Cruz illustrates the gulf between conservative Republican rhetoric and the realities of governing in America today. Personally, I agree with Cruz on most of his goals. I believe the federal government has become too big, too expensive and too centralized. I believe taxes are too high and stifling regulations are out of control. I believe we must get control of deficits and entitlement spending. I believe the budget should be balanced.

But I differ with Cruz in how we reach those objectives. His rhetoric makes it sound simple and easy. Elect conservative Republicans and they’ll turn things around in a hurry. In reality, dismantling the welfare state will take many years and will be excruciatingly difficult. I wish we could do it quickly, but we can’t. It has taken many decades to get into this mess and if anyone tries to move too fast, they will rapidly lose public support. So many people are dependent on so many government programs that it would be enormously wrenching to society to abruptly cut taxes, eliminate programs, reduce entitlement payments and balance the budget.

I devoutly hope Republicans take over the entire government in 2016. However, if they do, they have to govern. And that presents enormous problems. Conservative Republicans have raised expectations with the base that they’re going to dismantle the welfare state, drastically cut taxes, and quickly balance the budget. If they don’t do it, the base will be angry.
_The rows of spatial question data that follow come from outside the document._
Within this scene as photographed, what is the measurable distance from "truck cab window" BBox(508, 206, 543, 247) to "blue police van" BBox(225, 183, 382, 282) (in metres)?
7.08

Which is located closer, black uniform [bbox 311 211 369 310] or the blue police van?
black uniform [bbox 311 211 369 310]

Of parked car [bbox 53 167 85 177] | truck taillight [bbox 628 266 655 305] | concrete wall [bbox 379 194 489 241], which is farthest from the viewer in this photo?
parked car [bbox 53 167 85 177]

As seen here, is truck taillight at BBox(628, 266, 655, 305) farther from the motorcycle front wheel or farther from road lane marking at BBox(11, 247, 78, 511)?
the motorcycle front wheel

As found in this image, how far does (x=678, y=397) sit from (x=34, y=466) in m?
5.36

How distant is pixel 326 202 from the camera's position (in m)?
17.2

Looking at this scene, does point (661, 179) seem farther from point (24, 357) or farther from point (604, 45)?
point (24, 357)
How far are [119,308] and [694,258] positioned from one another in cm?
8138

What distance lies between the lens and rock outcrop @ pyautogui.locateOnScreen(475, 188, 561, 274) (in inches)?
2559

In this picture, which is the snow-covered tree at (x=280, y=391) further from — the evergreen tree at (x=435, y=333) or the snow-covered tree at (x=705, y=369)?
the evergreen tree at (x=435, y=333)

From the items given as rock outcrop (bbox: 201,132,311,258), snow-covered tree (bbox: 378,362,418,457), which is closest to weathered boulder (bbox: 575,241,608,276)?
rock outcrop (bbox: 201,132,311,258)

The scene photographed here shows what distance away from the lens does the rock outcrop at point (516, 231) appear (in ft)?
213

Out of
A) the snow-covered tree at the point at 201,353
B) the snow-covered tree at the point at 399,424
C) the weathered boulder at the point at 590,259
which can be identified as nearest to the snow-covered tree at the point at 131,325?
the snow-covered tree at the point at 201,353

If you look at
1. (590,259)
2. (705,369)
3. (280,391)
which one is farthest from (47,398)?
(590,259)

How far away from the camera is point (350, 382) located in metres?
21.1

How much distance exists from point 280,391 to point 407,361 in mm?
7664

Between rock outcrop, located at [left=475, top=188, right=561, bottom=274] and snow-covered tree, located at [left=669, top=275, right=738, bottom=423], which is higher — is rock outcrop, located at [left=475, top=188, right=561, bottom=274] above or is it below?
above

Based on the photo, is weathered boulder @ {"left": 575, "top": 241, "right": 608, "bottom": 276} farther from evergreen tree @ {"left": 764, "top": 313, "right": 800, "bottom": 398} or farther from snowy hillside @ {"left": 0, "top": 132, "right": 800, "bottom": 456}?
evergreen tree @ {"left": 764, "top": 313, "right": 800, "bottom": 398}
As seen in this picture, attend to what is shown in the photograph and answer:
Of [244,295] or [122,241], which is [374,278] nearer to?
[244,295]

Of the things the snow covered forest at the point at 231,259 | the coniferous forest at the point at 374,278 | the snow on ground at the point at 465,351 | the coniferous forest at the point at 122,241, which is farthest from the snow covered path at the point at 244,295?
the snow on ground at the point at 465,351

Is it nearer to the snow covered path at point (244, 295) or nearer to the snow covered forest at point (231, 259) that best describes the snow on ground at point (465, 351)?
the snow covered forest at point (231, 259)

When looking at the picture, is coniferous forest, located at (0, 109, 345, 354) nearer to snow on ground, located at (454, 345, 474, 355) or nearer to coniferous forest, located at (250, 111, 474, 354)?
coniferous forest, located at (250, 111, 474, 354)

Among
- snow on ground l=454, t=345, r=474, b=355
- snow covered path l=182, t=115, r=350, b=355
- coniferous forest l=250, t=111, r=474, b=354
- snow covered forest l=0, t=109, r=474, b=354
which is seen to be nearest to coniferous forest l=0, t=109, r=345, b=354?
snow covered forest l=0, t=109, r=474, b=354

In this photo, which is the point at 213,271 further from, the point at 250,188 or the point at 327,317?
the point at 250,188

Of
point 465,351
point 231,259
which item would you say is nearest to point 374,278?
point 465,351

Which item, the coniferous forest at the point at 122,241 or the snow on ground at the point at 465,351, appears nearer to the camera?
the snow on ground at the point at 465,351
But if they take aggressive action they will alienate the majority of voters and be unceremoniously voted out of office in the next few elections. Most citizens will rebel against drastic changes. Turning the country around has to be done gradually.

Look at what happened to Democrats after Obama was elected in 2008. They controlled the entire government. They quickly overreached. They passed Obamacare. They passed an enormous stimulus program, throwing money at every liberal program they could think of. They racked up enormous debt.

And that caused the rise of the Tea Party in 2010 and Democrats suffered an enormous humiliation at the polls, with Republicans taking control of the House and making up considerable ground in the Senate.

Republicans probably would have won control of the Senate outright over the next couple of elections if they hadn’t nominated far-right candidates in a number of races.

I support Republicans holding firm against more big-government spending. And I understand why Democrats won’t support drastic cuts in the safety net system. But between those two positions is plenty of room for compromise. Responsible tax reform could be revenue neutral, but eliminate tax breaks and subsidies and reduce rates. Entitlement spending could be slowed gradually, not hurting anyone currently receiving benefits. The budget can be balanced over time, bolstered by an improved economy with pro-growth policies. It’s insane that we don’t pass comprehensive immigration reform. If we did those things the economy would take off and many more Americans would find jobs.

So Cruz and other conservative Republicans need to talk more realistically about what’s possible and the difficulty of the road ahead. They shouldn’t rev up the Republican base at the cost of scaring middle class America.

I hope Republicans win the government. But we need to prepare for that day by being a lot more realistic in our rhetoric.